EXTRACT PROVIDED:
Security and resilience, knowledge and uncertainty
Wednesday I spent the day at a meeting focused on an aspect of critical infrastructure and key resources (CIKR). The sixty-some participants included invited experts from the federal government, academe, and the private sector. The private sector was mostly represented by consulting firms and associations, but a few crucial owners/operators were also in the room.
It was a room with a history. Most of those in the room knew each other from several previous meetings. I was a newbie.
The purpose was to respond to, inform, and influence emerging policy at both the national and international level. I am being vague on purpose. I don’t think the specifics are needed to explore the issue of this post and I want to keep faith with what needs to be a discreet process… especially as a newbie.
Security and resilience were explicitly on the agenda. I was there as an expert on resilience. (I have a strong urge to write “expert”, but that was the label applied to get me in the room.) Most of the others in the room were security experts. Further, most of these others demonstrated a very real quotation-mark-free expertise.

WRITTEN REQUEST A: From the post on security and resilience, extract the stretch from "Security and resilience, knowledge" through "especially as a newbie.", copying it word for word.

RAW RECORDS:
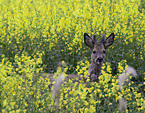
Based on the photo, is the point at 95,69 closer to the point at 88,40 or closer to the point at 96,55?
the point at 96,55

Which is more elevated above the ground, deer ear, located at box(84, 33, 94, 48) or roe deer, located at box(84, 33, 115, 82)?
deer ear, located at box(84, 33, 94, 48)

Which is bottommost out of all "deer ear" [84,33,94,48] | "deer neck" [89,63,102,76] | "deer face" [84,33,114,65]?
"deer neck" [89,63,102,76]

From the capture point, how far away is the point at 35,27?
8039 mm

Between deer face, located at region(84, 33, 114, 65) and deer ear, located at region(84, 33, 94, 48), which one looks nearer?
deer face, located at region(84, 33, 114, 65)

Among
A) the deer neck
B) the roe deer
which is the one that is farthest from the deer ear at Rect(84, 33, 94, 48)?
the deer neck

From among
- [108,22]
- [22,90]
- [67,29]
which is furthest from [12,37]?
[22,90]

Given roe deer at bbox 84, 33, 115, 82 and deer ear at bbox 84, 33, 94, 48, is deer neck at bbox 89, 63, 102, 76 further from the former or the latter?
deer ear at bbox 84, 33, 94, 48

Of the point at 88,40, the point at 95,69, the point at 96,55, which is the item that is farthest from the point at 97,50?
the point at 95,69

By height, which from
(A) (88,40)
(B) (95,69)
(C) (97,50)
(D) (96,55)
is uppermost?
(A) (88,40)

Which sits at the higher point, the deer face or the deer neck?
the deer face

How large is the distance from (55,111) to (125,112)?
1215 millimetres

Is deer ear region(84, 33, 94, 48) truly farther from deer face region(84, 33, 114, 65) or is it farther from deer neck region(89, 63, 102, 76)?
deer neck region(89, 63, 102, 76)

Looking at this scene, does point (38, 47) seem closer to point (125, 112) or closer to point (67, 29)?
point (67, 29)

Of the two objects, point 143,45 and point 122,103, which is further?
point 143,45
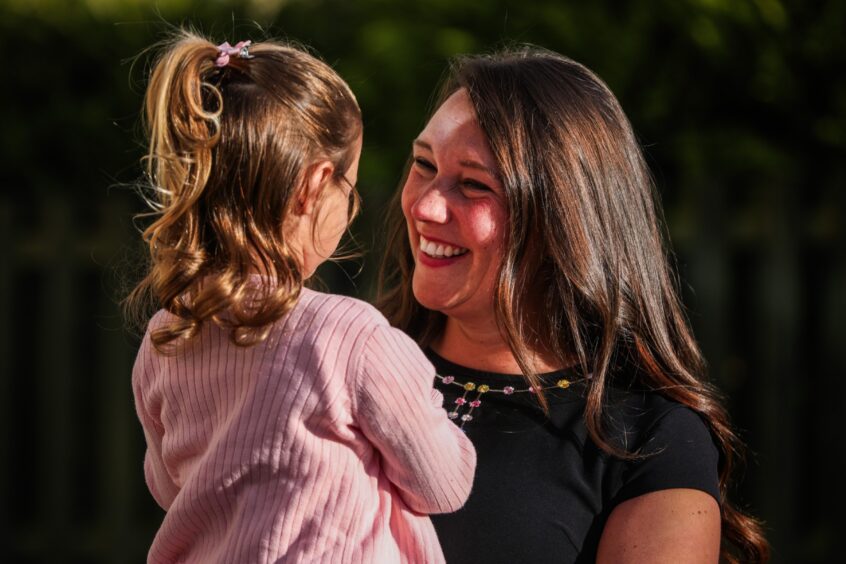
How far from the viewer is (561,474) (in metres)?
2.27

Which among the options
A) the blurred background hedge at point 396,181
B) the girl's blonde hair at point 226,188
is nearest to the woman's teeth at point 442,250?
the girl's blonde hair at point 226,188

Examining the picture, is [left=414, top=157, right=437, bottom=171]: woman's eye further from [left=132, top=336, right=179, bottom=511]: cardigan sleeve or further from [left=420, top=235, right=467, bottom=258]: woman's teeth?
[left=132, top=336, right=179, bottom=511]: cardigan sleeve

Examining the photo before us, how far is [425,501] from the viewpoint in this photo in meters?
2.05

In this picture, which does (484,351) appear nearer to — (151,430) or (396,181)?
(151,430)

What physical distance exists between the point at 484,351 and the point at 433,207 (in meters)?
0.35

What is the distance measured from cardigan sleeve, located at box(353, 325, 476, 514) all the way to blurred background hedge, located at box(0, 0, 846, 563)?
8.56 feet

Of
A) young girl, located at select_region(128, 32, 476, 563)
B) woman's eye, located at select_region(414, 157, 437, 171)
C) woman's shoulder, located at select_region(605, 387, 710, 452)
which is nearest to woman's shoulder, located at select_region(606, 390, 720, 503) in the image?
woman's shoulder, located at select_region(605, 387, 710, 452)

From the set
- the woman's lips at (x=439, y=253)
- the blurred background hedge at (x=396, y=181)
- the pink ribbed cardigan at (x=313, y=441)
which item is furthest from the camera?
the blurred background hedge at (x=396, y=181)

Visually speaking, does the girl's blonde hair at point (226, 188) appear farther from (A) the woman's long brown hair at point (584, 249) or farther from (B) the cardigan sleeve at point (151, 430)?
(A) the woman's long brown hair at point (584, 249)

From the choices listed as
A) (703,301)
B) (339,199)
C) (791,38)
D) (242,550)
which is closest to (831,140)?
(791,38)

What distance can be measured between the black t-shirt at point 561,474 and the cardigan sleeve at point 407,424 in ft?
0.58

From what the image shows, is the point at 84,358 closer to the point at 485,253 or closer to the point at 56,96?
the point at 56,96

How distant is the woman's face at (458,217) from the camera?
2346mm

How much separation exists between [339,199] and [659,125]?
9.63ft
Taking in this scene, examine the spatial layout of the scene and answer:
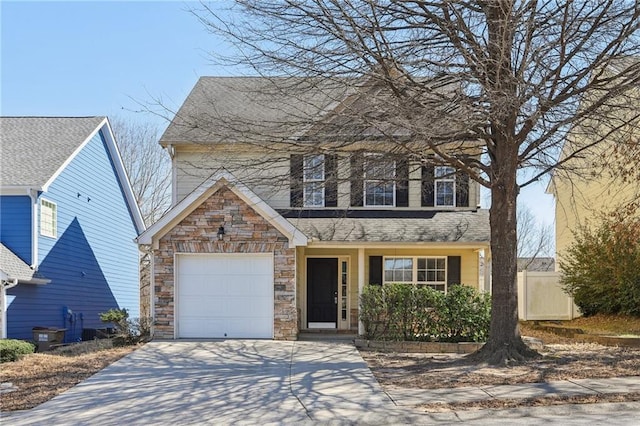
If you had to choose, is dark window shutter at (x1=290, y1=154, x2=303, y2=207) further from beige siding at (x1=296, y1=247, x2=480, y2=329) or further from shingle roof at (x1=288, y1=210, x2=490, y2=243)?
beige siding at (x1=296, y1=247, x2=480, y2=329)

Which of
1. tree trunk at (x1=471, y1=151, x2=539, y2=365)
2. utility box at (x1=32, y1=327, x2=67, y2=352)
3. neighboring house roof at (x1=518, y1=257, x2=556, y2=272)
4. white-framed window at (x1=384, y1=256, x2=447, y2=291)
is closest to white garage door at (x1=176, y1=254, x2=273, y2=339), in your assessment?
utility box at (x1=32, y1=327, x2=67, y2=352)

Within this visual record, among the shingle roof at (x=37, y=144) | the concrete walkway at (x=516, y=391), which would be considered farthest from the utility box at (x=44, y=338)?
the concrete walkway at (x=516, y=391)

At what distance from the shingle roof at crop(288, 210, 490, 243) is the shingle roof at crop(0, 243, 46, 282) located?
6.84 meters

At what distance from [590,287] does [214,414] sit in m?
14.0

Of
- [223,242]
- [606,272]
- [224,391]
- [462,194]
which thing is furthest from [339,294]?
[224,391]

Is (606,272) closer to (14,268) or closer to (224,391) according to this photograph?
(224,391)

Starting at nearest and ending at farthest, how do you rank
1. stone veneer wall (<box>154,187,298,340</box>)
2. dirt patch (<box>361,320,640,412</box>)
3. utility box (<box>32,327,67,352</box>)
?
dirt patch (<box>361,320,640,412</box>) < stone veneer wall (<box>154,187,298,340</box>) < utility box (<box>32,327,67,352</box>)

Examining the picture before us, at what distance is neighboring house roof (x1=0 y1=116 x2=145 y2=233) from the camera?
675 inches

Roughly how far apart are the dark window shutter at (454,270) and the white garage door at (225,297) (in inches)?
195

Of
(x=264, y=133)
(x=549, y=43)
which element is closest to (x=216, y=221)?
(x=264, y=133)

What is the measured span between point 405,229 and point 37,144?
1141 cm

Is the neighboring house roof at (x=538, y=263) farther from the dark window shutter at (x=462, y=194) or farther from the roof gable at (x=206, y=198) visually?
the roof gable at (x=206, y=198)

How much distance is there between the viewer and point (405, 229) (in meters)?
16.5

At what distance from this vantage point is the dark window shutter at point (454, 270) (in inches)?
679
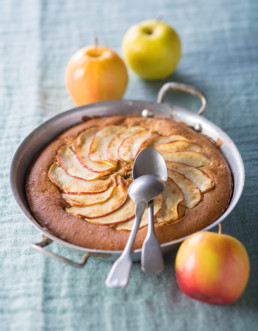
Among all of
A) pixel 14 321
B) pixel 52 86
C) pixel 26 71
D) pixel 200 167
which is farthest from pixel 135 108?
pixel 14 321

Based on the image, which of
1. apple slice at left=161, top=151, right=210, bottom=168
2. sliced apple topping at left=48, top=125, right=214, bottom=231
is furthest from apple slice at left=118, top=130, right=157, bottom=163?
apple slice at left=161, top=151, right=210, bottom=168

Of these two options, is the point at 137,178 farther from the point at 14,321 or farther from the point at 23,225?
the point at 14,321

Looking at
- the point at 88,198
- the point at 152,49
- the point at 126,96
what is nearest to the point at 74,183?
the point at 88,198

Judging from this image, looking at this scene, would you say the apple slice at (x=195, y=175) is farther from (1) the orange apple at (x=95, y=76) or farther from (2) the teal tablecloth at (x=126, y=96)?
(1) the orange apple at (x=95, y=76)

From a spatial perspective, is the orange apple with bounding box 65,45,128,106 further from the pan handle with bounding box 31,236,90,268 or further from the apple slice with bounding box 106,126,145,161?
the pan handle with bounding box 31,236,90,268

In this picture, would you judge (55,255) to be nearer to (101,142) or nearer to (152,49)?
(101,142)

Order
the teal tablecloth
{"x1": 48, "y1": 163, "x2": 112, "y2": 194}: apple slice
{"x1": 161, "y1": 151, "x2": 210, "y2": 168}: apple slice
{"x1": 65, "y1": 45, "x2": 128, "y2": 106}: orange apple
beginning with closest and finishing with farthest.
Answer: the teal tablecloth → {"x1": 48, "y1": 163, "x2": 112, "y2": 194}: apple slice → {"x1": 161, "y1": 151, "x2": 210, "y2": 168}: apple slice → {"x1": 65, "y1": 45, "x2": 128, "y2": 106}: orange apple

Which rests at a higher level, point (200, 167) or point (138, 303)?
point (200, 167)
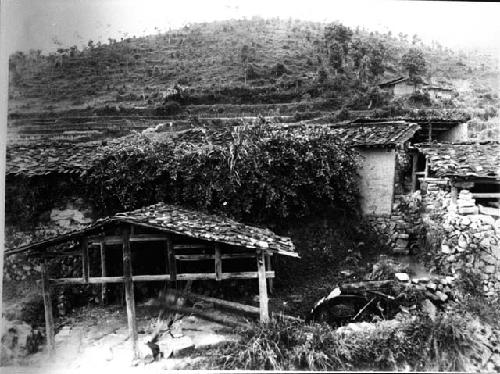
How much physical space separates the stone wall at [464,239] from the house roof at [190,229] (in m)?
2.55

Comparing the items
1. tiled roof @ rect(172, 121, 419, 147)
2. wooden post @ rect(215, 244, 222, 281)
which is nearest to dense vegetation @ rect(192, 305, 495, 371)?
wooden post @ rect(215, 244, 222, 281)

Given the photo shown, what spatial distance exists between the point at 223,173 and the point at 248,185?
467mm

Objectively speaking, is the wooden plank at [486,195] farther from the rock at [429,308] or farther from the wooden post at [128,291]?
the wooden post at [128,291]

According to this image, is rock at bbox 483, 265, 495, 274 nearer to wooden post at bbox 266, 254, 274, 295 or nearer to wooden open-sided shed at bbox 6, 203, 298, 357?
wooden open-sided shed at bbox 6, 203, 298, 357

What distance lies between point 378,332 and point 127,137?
467 centimetres

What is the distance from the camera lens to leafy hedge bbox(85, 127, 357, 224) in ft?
26.1

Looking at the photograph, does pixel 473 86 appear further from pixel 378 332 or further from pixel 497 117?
pixel 378 332

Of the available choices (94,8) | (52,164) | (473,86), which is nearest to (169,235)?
(52,164)

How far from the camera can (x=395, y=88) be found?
7.69m


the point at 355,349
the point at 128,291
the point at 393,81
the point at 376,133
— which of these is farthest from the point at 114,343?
the point at 393,81

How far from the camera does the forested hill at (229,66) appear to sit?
22.5 ft

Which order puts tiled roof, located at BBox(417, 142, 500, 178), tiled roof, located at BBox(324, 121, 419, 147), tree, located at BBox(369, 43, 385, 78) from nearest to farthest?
tiled roof, located at BBox(417, 142, 500, 178) → tree, located at BBox(369, 43, 385, 78) → tiled roof, located at BBox(324, 121, 419, 147)

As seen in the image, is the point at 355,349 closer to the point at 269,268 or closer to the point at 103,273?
the point at 269,268

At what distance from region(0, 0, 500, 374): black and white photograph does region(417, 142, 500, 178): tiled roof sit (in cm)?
4
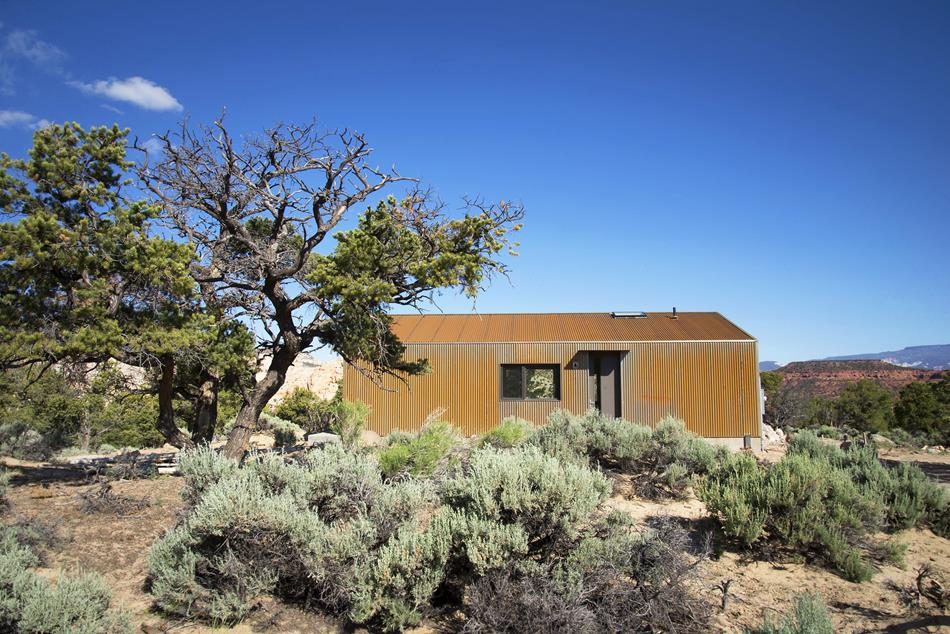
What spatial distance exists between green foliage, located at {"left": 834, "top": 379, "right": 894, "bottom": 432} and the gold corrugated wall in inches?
351

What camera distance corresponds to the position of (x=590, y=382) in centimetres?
1725

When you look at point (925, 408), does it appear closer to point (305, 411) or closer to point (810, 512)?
point (810, 512)

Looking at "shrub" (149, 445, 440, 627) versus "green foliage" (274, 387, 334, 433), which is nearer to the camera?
"shrub" (149, 445, 440, 627)

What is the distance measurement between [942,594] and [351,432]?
1039 cm

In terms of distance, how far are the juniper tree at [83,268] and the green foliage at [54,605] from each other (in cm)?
345

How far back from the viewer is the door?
1717 cm

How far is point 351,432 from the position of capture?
12.6 m

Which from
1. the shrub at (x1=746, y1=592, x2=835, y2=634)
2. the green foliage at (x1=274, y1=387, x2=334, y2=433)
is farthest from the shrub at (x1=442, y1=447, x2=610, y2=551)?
the green foliage at (x1=274, y1=387, x2=334, y2=433)

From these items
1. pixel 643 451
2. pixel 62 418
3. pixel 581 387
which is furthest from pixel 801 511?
pixel 62 418

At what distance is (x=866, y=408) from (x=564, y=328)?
14078 mm

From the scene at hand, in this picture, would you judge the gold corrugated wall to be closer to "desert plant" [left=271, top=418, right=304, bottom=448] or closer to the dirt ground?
"desert plant" [left=271, top=418, right=304, bottom=448]

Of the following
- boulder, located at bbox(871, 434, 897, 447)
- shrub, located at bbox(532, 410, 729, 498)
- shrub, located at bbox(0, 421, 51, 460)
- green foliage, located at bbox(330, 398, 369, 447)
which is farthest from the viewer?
boulder, located at bbox(871, 434, 897, 447)

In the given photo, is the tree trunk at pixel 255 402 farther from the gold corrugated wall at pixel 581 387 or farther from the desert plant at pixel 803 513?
the gold corrugated wall at pixel 581 387

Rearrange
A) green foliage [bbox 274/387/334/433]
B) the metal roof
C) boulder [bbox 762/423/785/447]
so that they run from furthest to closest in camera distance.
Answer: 1. green foliage [bbox 274/387/334/433]
2. boulder [bbox 762/423/785/447]
3. the metal roof
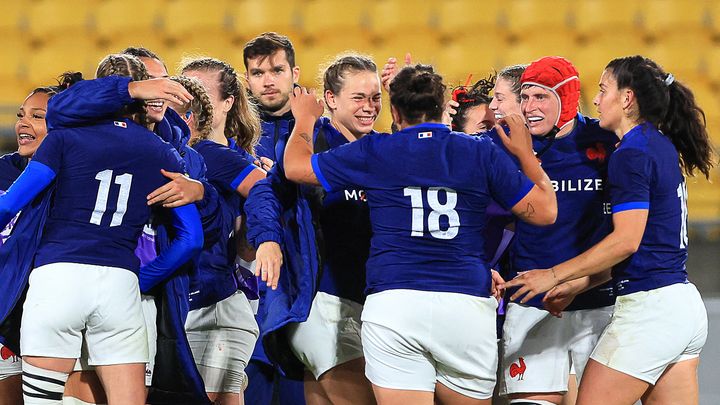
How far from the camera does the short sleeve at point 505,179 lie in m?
3.40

WRITTEN REQUEST B: Pull out every line of the listing that contains the string "wall", matching case exactly.

ANSWER A:
Security and resilience, knowledge and uncertainty
Wednesday I spent the day at a meeting focused on an aspect of critical infrastructure and key resources (CIKR). The sixty-some participants included invited experts from the federal government, academe, and the private sector. The private sector was mostly represented by consulting firms and associations, but a few crucial owners/operators were also in the room.
It was a room with a history. Most of those in the room knew each other from several previous meetings. I was a newbie.
The purpose was to respond to, inform, and influence emerging policy at both the national and international level. I am being vague on purpose. I don’t think the specifics are needed to explore the issue of this post and I want to keep faith with what needs to be a discreet process… especially as a newbie.

ANSWER B:
1. stone veneer wall (<box>154,187,298,340</box>)
dirt patch (<box>361,320,640,412</box>) < stone veneer wall (<box>154,187,298,340</box>) < utility box (<box>32,327,67,352</box>)
How much physical space separates the stone wall at [464,239] from the house roof at [190,229] (in m)?
What spatial distance exists between green foliage, located at {"left": 834, "top": 379, "right": 894, "bottom": 432} and the gold corrugated wall in inches?
From the scene at hand, in this picture, would you judge the gold corrugated wall to be closer to "desert plant" [left=271, top=418, right=304, bottom=448] or closer to the dirt ground?
In the given photo, is the tree trunk at pixel 255 402 farther from the gold corrugated wall at pixel 581 387 or farther from the desert plant at pixel 803 513?
the gold corrugated wall at pixel 581 387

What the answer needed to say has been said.